Please continue the Israeli press review on the Rishon Letzion bombing and the Shas dismissals, starting after its last sentence and keeping it separate from the listing that follows.

→ Extract provided

========================================

The front pages of Israel’s newspapers are devoted to Wednesday night’s suicide bombing in Rishon Letzion and the fact that Prime Minister Ariel Sharon went through with the sacking of ultra-Orthodox Shas ministers from his government.
Yediot Ahronot writes that the bombing, in which two Israelis were killed and about 40 injured, was the second in Rishon Letzion within two weeks. “The terrorist,” says Yediot Ahronot, “put peroxide in his hair and went out to commit suicide in the heart of the city.”
“The terrorist with the peroxide hair blew himself up near the chess players,” writes Maariv.
Both mass circulation Tel Aviv tabloids state that the Fatah Movement’s Al-Aqsa Martyrs Brigades claimed responsibility, and that hours before the Rishon Letzion attack, the Israeli Army liquidated Mahmoud Titi, one of the most wanted Fatah-Tanzeem leaders, in a targeted killing near Nablus.
Yediot Ahronot and Maariv highlight the fact that, after the ejection of Shas from the governing coalition, Sharon can count on the support of only 60 of the Knesset’s 120 members. Yediot Ahronot reports that the prime minister ignored a last-minute appeal, conveyed in an emotional letter from Shas spiritual leader Rabbi Ovadia Yosef, and the sacking of the Shas ministers went ahead.
Maariv quotes Sharon saying: “If they support us in the upcoming votes, I will consider taking them back.” It also quotes Shas political leader Eli Yishai as saying, “Sharon demanded conditions of surrender, and we refused.”

========================================

→ Data excerpt

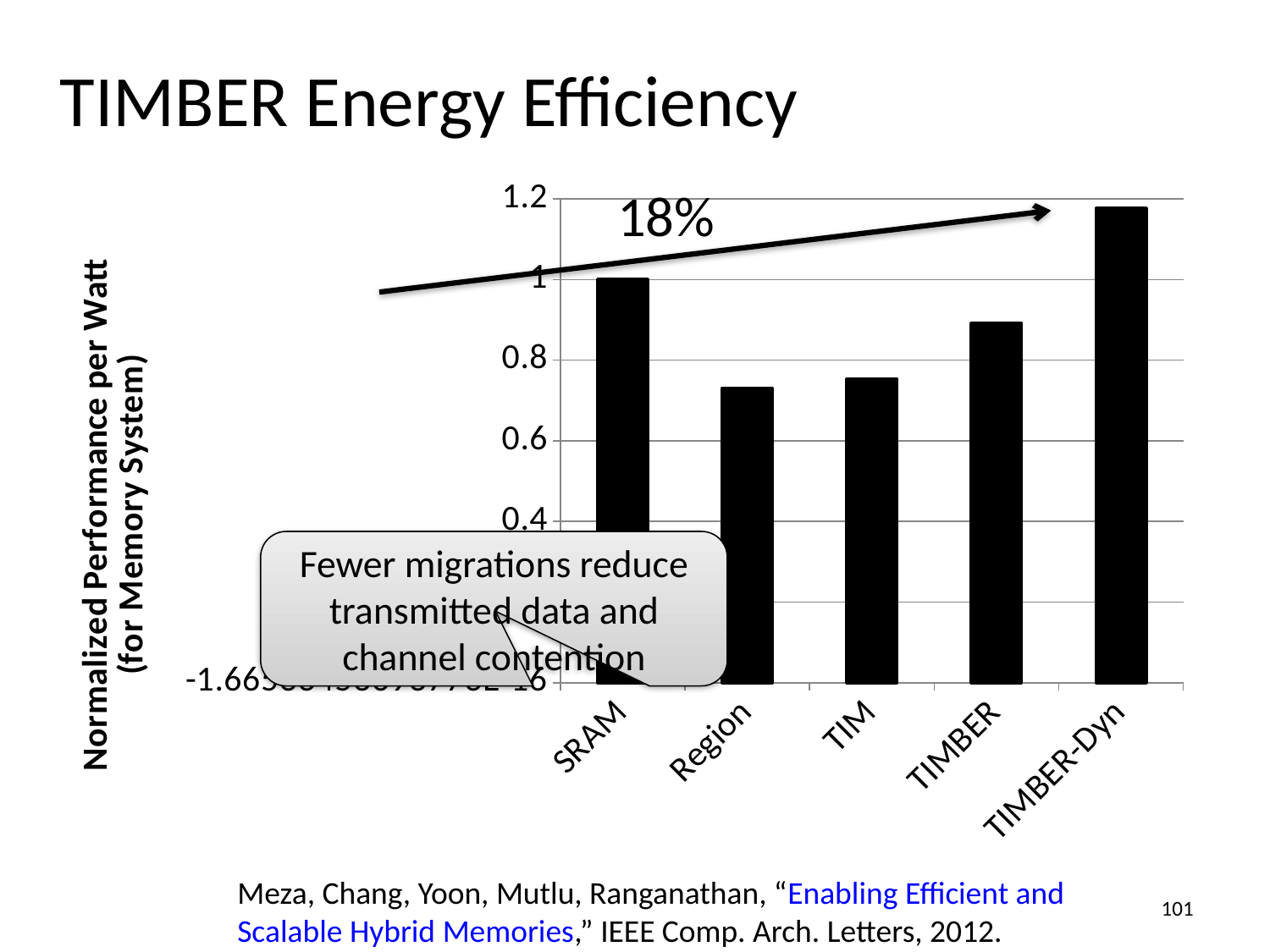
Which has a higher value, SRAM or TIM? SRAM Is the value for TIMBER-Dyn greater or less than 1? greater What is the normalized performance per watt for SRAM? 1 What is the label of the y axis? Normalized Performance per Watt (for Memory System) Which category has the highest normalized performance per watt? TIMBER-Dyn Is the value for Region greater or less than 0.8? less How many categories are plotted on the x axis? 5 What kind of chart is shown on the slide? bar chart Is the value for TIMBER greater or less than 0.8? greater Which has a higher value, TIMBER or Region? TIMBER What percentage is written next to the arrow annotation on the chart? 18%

========================================

→ Response area
Maariv says the prime minister has already initiated contacts with the seven-member right-wing Yisrael Beiteinu faction in an effort to broaden his coalition.
Commenting on the Rishon Letzion bombing, Sever Plotzker writes in Yediot Ahronot’s leader: “The suicide-terrorist war against Israel has never actually stopped. The brief lulls were the result of successful operations by our defense forces in pinpointing the perpetrators and foiling their plans. There is no lack of cannon fodder ­ hundreds of Palestinian youngsters are lining up for the privilege of committing a crime against humanity and blowing themselves up in the midst of crowds of Israeli civilians, with the encouragement of the frenzied Muslim masses.”
“As successful as ‘Operation Rampart’ may have been militarily and strategically,” Plotzker continues, “it failed to alter the harsh reality. The hundreds of Palestinians killed, the thousand-odd prisoners, the innumerable buildings destroyed and weapons captured, all of these only temporarily impaired the terrorists’ operational capability. The operation could not weaken the nationalistic, religious motivation or the burning hatred of the Palestinian terrorists ­ it may even have strengthened them.”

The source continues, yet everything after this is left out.